Enabling task-based medical image quality assessment via machine learning

Date: 2021/12/09 - 2021/12/09

Academic Seminar: Enabling task-based medical image quality assessment via machine learning

Speaker: Dr. Weimin Zhou, postdoctoral scholar in the Department of Psychological & Brain Sciences at University of California, Santa Barbara (UCSB)

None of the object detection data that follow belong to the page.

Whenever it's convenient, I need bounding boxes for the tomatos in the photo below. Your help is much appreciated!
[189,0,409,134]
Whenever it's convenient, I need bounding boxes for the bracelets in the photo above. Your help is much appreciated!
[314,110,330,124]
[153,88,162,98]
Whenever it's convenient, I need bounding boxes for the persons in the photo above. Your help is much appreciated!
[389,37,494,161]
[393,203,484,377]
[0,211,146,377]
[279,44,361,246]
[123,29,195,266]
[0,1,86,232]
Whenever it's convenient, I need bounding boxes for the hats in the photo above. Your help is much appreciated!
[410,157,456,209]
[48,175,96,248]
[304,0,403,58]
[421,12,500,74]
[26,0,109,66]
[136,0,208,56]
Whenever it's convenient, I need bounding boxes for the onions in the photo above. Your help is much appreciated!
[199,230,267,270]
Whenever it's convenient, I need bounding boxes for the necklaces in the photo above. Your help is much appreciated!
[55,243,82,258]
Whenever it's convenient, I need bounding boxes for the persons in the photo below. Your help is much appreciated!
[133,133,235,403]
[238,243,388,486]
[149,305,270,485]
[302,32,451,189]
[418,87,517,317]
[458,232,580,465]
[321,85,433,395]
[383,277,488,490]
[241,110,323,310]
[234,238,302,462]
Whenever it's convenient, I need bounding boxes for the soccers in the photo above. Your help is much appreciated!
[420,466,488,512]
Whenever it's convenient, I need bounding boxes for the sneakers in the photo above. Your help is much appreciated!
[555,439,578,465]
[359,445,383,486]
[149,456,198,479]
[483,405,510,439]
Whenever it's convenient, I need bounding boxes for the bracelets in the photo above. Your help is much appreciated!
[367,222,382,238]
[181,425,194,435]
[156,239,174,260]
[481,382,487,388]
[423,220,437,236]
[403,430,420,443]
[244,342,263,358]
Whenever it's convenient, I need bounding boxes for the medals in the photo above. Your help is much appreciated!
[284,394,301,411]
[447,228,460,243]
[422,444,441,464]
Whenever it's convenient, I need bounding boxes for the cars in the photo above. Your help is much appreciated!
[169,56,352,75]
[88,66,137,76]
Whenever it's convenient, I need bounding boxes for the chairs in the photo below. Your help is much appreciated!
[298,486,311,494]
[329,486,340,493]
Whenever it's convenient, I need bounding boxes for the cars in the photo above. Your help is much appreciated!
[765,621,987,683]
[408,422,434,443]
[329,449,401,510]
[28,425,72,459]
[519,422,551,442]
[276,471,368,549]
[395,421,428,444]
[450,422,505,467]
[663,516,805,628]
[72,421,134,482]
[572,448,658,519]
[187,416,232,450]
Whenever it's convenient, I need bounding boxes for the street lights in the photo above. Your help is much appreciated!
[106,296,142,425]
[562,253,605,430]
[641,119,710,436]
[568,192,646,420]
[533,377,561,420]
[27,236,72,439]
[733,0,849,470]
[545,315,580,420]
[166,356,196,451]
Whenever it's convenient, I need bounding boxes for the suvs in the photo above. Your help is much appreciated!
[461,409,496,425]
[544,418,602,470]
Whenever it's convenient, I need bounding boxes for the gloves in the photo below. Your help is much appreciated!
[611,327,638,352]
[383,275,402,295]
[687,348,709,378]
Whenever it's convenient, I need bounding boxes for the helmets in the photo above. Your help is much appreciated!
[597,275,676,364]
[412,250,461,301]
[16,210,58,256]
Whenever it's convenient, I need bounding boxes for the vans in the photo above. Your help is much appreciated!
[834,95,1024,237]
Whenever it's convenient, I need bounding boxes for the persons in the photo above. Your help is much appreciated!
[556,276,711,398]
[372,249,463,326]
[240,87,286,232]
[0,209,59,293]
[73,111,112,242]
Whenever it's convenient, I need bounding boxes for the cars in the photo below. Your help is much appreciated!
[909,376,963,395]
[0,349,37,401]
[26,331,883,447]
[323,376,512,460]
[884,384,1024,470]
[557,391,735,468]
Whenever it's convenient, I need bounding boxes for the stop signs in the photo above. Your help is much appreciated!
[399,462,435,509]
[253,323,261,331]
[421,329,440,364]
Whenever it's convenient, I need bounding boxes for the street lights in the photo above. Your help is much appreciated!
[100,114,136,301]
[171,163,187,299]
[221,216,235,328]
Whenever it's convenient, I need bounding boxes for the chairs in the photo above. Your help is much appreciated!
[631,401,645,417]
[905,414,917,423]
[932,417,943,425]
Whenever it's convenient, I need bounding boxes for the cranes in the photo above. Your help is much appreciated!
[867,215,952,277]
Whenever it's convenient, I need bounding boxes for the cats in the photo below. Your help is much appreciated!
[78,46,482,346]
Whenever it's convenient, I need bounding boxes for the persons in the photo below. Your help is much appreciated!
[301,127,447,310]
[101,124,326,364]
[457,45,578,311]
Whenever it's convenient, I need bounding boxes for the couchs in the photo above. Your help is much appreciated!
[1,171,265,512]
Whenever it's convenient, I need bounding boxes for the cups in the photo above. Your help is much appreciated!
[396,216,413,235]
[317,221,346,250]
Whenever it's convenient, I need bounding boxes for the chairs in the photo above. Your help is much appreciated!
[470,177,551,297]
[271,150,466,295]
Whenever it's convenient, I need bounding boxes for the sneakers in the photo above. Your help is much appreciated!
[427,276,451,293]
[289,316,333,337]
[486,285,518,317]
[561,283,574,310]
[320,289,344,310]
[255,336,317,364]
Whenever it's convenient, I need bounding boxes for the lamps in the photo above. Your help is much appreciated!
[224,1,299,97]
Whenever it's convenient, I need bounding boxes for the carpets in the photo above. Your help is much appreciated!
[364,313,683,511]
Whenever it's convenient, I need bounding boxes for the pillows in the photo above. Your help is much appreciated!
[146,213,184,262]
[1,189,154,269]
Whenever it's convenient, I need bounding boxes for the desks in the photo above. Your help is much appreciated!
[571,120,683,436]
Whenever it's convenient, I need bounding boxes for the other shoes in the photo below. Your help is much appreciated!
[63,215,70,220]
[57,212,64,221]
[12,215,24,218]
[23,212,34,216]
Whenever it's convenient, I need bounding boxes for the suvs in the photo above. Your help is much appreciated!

Time: 9:00 a.m.-10:00 a.m., Dec 9th, 2021 (Beijing Time)

Location: via Feishu

Abstract

Biomedical imaging systems should be assessed and optimized via task-based image quality measures. Task-based image quality measures quantify the performance of some observers for specific diagnostic tasks. Model observers, such as the Bayesian Ideal observer and the Hotelling observer, have been advocated to evaluate task-based image quality measures. Machine learning methods have been extensively explored and successfully applied to establish inference models for performing various medical imaging tasks, such as abnormality detection. This talk will introduce several of my developed machine learning methods for enabling task-based image quality assessment in medical imaging. In the first part of my talk, I will describe supervised learning-based methods to approximate the Bayesian Ideal observer and the Hotelling observer. I will focus on binary signal detection tasks and joint signal detection and localization tasks. In the second part of my talk, I will introduce an augmented generative adversarial network (GAN) architecture named advancedAmbientGAN for learning statistical properties of to-be-imaged objectsfrom raw medical imaging measurements. This method enables the establishment of stochastic object models that capture realistic textures and anatomical variations for use in assessing task-based image quality. In the third part of my talk, I will present a GAN-enabled Markov-Chain Monte Carlo (MCMC-GAN) method. This method significantly extends the domain of applicability of MCMC methods for computing the Bayesian Ideal observer.

Biography

Dr. Weimin Zhou is a postdoctoral scholar in the Department of Psychological & Brain Sciences at University of California, Santa Barbara (UCSB). Before joining UCSB in 2020, he was a research assistant in the Department of Biomedical Engineering at Washington University in St. Louis (WashU) and a visiting scholar in the Department of Bioengineering at University of Illinois at Urbana-Champaign (UIUC). Dr. Zhou received his dual BSc(Eng) degrees in Telecommunications Engineering with Management from Beijing University of Posts and Telecommunications (BUPT) and Queen Mary University of London (QMUL) in 2014. He earned his M.S. and Ph.D. degrees in Electrical Engineering at WashU in 2016 and 2020, respectively. Dr. Zhou is the recipient of the SPIE Community Champion and the SPIE Medical Imaging Cum Laude Poster Award (best poster award). His research utilizes various tools to advance biomedical imaging technologies and bridges the fields of biomedical imaging, machine learning, vision science, and image science. His work on machine learning-enabled task-based image quality assessment was published in the top medical imaging journal IEEE TMI.